Here's something that I found though that may be exactly what I have been
looking for:
http://sourceforge.net/projects/lrmi/

I'll be doing some tests with this to see how it works out.

Thanks,
-Jason 

-----Original Message-----
From: Sergey 'DoubleF' Zaharchenko [mailto:doublef@tele-kom.ru] 
Sent: Wednesday, March 10, 2004 5:51 AM
To: Jason Dictos
Cc: Dan Nelson; ''freebsd-questions@freebsd.org' '
Subject: Re: Using int 13 while BSD is running

On Tue, 9 Mar 2004 22:12:31 -0800
Jason Dictos <jason.dictos@yosemitetech.com> probably wrote:

> Aren't the nodes "/dev/ad[0-9] (ide) or /dev/da[0-9] (scsi/usb)" 
> created by their device drivers, i.e. protected mode device drives? 
> That would mean that I would have to make sure that the hardware is 
> supported by a device driver, whereas if I had raw int 13 access I 
> would be garanteed access to the drive the system booted from, and any 
> other bios addressable device, without having to load any driver for the
hardware.
> 
> -Jason

Argh, I didn't get your point first. I thought your hardware wasn't
supported by int 13h, and you were trying to get FreeBSD drivers to work for
you in real mode...

Any real HDD's out there not supported by FreeBSD but supported by BIOS'en?

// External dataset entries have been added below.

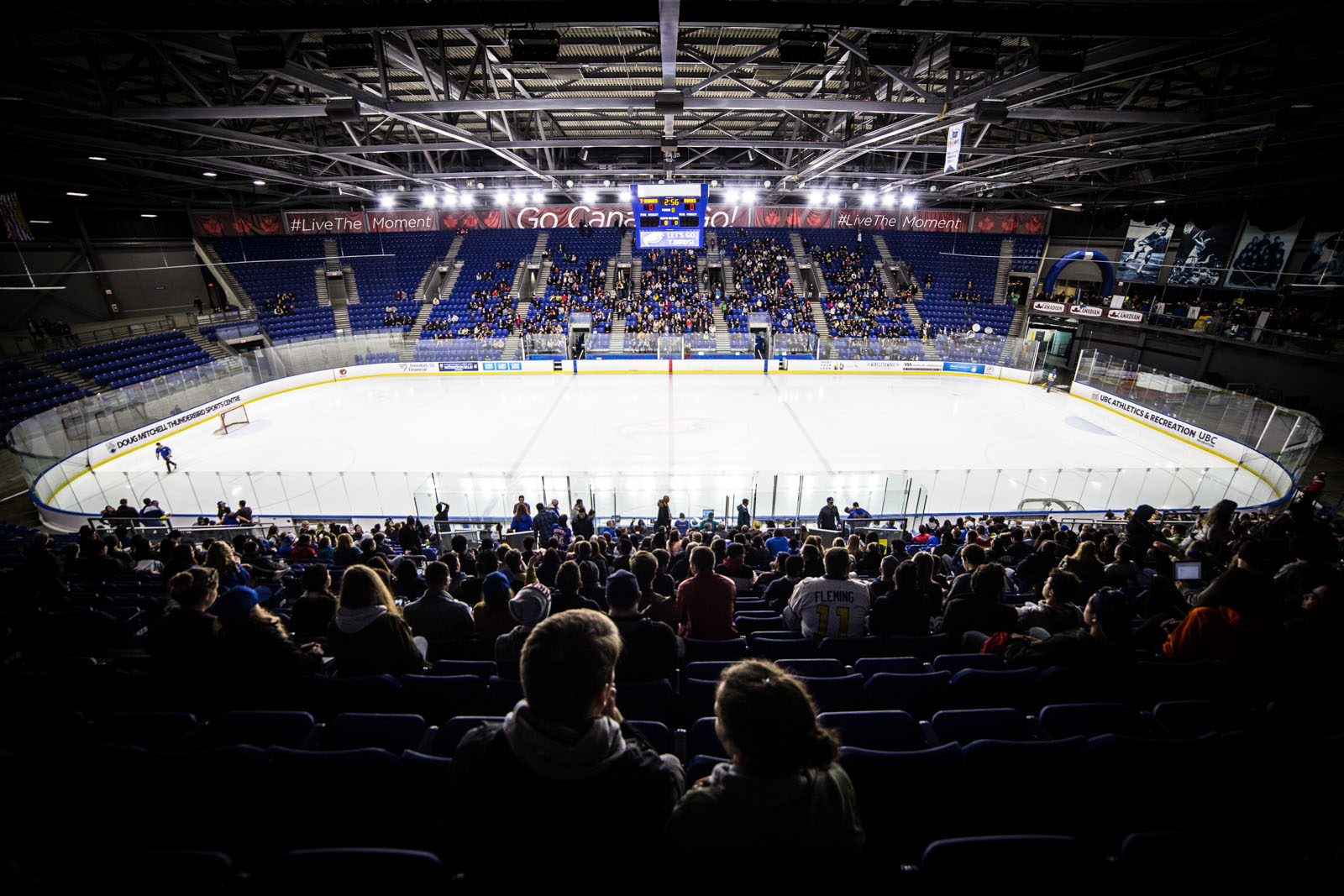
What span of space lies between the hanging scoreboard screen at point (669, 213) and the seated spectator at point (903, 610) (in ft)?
58.6

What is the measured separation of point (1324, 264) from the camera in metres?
20.7

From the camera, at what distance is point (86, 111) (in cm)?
1112

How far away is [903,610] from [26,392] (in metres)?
27.9

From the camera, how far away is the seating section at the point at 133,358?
21.2 metres

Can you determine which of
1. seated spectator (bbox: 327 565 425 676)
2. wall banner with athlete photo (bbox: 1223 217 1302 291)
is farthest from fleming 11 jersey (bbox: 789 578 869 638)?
wall banner with athlete photo (bbox: 1223 217 1302 291)

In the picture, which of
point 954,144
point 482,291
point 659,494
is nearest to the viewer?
point 954,144

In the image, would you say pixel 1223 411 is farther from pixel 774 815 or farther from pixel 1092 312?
pixel 774 815

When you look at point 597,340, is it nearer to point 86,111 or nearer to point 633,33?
point 633,33

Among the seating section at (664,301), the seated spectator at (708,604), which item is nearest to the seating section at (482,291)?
the seating section at (664,301)

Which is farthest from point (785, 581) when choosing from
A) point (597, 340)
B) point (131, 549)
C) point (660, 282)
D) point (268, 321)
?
point (268, 321)

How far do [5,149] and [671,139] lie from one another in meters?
22.3

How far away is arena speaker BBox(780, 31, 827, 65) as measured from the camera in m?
8.12

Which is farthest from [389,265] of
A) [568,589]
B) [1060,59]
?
[568,589]

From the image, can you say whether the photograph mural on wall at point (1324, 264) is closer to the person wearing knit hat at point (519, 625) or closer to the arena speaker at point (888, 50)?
the arena speaker at point (888, 50)
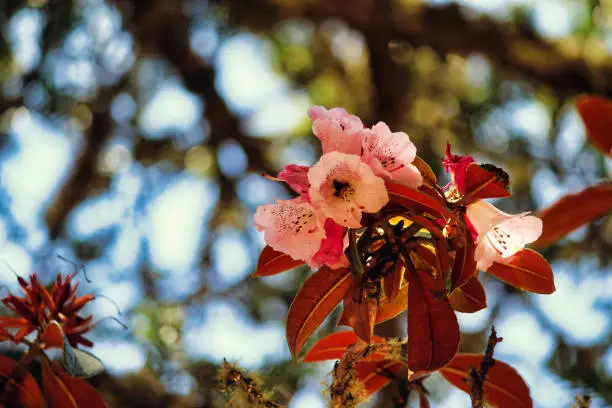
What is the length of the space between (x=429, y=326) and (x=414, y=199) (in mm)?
156

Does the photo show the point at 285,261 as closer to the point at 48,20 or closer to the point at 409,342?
the point at 409,342

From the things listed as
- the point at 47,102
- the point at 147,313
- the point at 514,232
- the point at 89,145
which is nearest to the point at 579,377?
the point at 514,232

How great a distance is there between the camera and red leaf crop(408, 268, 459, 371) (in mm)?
822

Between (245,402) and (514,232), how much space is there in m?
0.38

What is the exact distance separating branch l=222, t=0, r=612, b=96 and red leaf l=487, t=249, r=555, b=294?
1.76 m

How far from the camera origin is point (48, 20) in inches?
84.8

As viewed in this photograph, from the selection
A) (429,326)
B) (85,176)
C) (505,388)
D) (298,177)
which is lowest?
(505,388)

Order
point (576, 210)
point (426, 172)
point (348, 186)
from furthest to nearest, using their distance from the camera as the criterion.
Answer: point (576, 210)
point (426, 172)
point (348, 186)

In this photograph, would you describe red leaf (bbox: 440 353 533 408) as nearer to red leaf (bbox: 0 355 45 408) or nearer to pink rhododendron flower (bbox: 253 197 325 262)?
pink rhododendron flower (bbox: 253 197 325 262)

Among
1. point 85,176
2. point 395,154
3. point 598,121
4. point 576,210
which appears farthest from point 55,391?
point 85,176

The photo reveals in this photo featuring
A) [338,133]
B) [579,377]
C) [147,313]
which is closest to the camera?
[338,133]

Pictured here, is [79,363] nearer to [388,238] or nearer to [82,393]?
[82,393]

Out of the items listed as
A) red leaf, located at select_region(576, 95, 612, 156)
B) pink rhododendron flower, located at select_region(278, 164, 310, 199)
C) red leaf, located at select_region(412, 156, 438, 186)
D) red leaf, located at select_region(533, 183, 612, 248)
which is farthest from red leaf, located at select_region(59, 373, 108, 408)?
red leaf, located at select_region(576, 95, 612, 156)

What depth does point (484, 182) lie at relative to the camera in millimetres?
831
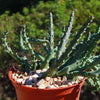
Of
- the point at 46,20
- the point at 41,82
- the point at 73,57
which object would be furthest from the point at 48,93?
the point at 46,20

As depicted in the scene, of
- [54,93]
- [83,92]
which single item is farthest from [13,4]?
[54,93]

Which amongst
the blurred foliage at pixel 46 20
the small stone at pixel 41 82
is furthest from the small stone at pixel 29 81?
the blurred foliage at pixel 46 20

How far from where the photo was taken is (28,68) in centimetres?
205

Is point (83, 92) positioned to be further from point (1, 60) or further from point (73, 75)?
point (73, 75)

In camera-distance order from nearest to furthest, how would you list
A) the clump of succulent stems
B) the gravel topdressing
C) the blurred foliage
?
1. the clump of succulent stems
2. the gravel topdressing
3. the blurred foliage

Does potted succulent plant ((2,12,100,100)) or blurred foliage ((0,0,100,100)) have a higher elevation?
blurred foliage ((0,0,100,100))

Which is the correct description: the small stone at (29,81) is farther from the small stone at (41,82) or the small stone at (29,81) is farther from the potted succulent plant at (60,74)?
the small stone at (41,82)

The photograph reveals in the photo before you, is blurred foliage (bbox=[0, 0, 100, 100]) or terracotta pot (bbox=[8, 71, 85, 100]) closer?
terracotta pot (bbox=[8, 71, 85, 100])

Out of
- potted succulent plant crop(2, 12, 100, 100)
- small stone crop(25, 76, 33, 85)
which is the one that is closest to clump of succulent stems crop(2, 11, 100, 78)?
potted succulent plant crop(2, 12, 100, 100)

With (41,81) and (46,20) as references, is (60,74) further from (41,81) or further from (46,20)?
(46,20)

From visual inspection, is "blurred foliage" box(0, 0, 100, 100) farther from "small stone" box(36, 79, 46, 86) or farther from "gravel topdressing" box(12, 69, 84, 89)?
"small stone" box(36, 79, 46, 86)

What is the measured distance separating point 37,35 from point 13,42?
0.35 metres

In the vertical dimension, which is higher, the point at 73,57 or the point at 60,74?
the point at 73,57

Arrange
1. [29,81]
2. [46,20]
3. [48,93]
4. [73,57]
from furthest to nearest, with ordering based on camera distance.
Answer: [46,20] → [73,57] → [29,81] → [48,93]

Somewere around then Dan Nelson <dnelson@allantgroup.com> probably
replied:

> I guess it's possible, since you have to use the bios to make VESA 
> video calls, and they work.  /sys/i386/isa/vesa.c has most of the 
> stuff you would need.  Also see the i386_vm86() userland function; you 
> may not even need to mess around inside the kernel.

That's v86 mode, not real mode. Sometimes it makes a difference. It depends
on how that particular BIOS was written.

To Jason: take care not to *write* anything to the disk via int 13h.
I still don't think I understand why you are using FreeBSD for this specific
purpose. Why if you just spend time escaping from the OS?

--
DoubleF
All I ask is a chance to prove that money can't make me happy.